Makale:
=-=-=

Darwin ve din
Tayfun Atay
Son Köşe Yazıları

Darwin ve din

16.10.2017 06:00
Güncellenme:
Takip Et:

Dan Brown’ın bu ayın başında çıkan yeni romanı “Başlangıç”, Frankfurt Kitap Fuarı’nda yazarın katıldığı basın toplantısıyla tartışmaya açılmış. Dün, Ertuğrul Özkök de Brown’la yaptığı röportajı sundu köşesinde.
Tanrı, dinler, yaratılış, evrim gibi birbiriyle hayli gerilimli titreşim içindeki kavram, kurum ve kuramlar üzerinden şekillendiği, dolayısıyla elbette “çok-satacak” romanı henüz okumadım ama ilk fırsatta okuyup değerlendirme yazmak istiyorum.
Özkök’ün röportajına bakılırsa roman, Tanrı inancını sorgularken evrim kuramını savunan bir mesaj vermekte. Brown’a romanda “Darwin’in Evrim Teorisi”ni sıkı bir şekilde savunduğunu belirtip bir soru yöneltiyor o…
Bir de “Ölüm döşeğine geldiğinizde rahip çağıracak mısınız” şeklinde, kendince “kritik” saydığı bir soru sormuş. Brown’ın cevabı, “Yanıma gelecek bir rahip bulunacağını sanmam” şeklinde…
Bu cevap beni toprağı bol olasıca Darwin’in son nefesi noktasında rahiplerle ilişkisini hatırlamaya sevk etti!..

***

Darwin’in evrimsel biyoloji çalışmalarına yapmış olduğu dönüştürücü katkı doğrultusunda, dinsiz, ateist ve materyalist olduğu ileri sürülerek dinsel bir lânetlemeye uğratıldığına hep şahit oluruz.
Bu yanlış mı yanlış bir kanaattir.

=-=-=

Kısa görev:
Darwin ve din konulu makalede "Tanrı, dinler, yaratılış, evrim" ifadesinden başlayıp "hatırlamaya sevk etti!.." ifadesi de dahil olmak üzere olan bölümü aynen kopyalayın.

Verilen öğeler:
=-=-=

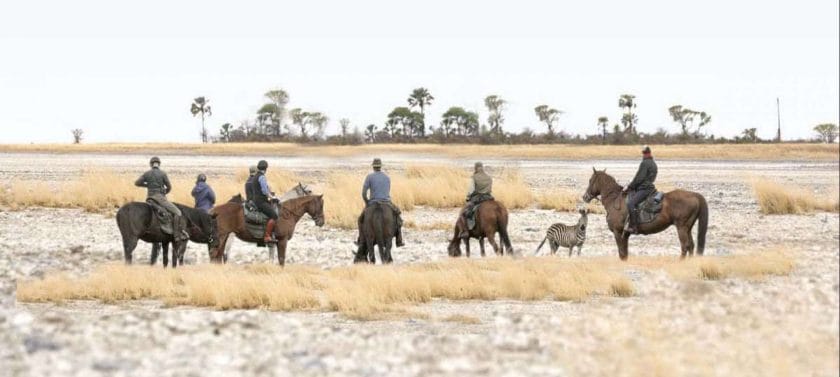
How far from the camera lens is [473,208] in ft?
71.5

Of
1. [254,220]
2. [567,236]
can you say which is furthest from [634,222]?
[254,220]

=-=-=

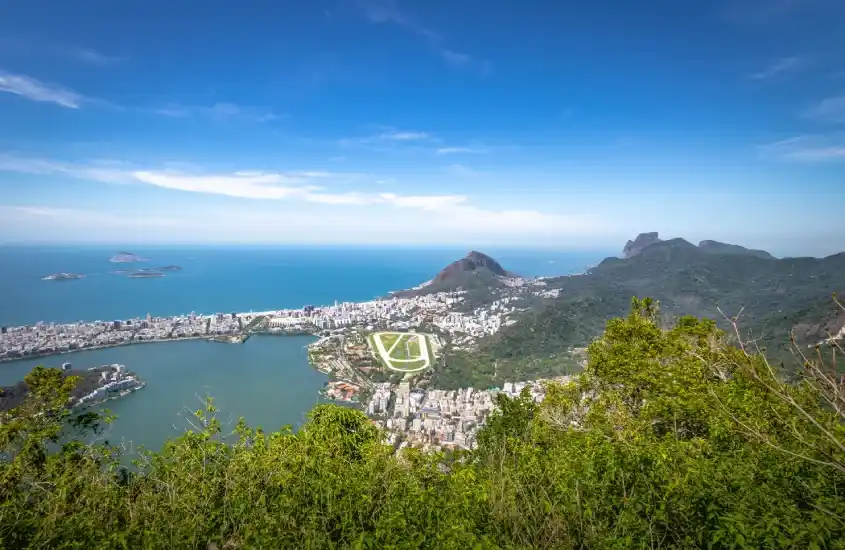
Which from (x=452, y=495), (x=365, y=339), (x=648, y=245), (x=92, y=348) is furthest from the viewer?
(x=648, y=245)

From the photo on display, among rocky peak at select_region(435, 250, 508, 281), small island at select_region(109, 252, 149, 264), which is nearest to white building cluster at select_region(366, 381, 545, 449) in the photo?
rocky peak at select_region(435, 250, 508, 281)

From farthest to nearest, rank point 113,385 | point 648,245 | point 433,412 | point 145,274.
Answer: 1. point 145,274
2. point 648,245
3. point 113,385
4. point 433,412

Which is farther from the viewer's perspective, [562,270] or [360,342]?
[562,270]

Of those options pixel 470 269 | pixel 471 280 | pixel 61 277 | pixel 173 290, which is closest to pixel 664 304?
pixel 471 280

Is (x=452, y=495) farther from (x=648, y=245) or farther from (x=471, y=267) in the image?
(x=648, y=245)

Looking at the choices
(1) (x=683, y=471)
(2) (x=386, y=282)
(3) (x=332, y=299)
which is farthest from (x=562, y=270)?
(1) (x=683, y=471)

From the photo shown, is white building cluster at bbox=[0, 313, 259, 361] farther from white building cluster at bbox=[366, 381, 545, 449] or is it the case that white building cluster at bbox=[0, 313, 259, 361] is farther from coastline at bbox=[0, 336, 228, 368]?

=-=-=

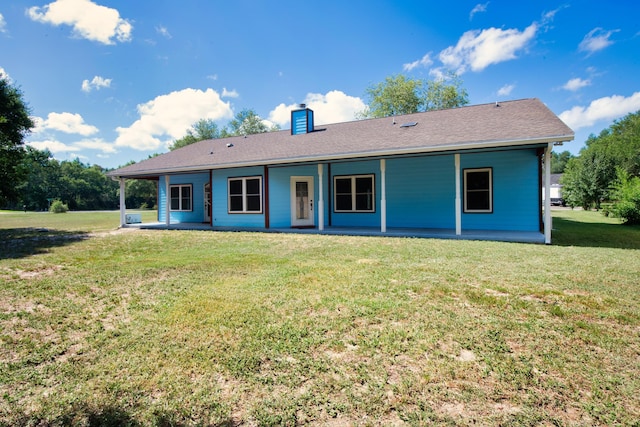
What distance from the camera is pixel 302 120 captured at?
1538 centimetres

=-=-=

Alıştırma çözümü:
Tanrı, dinler, yaratılış, evrim gibi birbiriyle hayli gerilimli titreşim içindeki kavram, kurum ve kuramlar üzerinden şekillendiği, dolayısıyla elbette “çok-satacak” romanı henüz okumadım ama ilk fırsatta okuyup değerlendirme yazmak istiyorum.
Özkök’ün röportajına bakılırsa roman, Tanrı inancını sorgularken evrim kuramını savunan bir mesaj vermekte. Brown’a romanda “Darwin’in Evrim Teorisi”ni sıkı bir şekilde savunduğunu belirtip bir soru yöneltiyor o…
Bir de “Ölüm döşeğine geldiğinizde rahip çağıracak mısınız” şeklinde, kendince “kritik” saydığı bir soru sormuş. Brown’ın cevabı, “Yanıma gelecek bir rahip bulunacağını sanmam” şeklinde…
Bu cevap beni toprağı bol olasıca Darwin’in son nefesi noktasında rahiplerle ilişkisini hatırlamaya sevk etti!..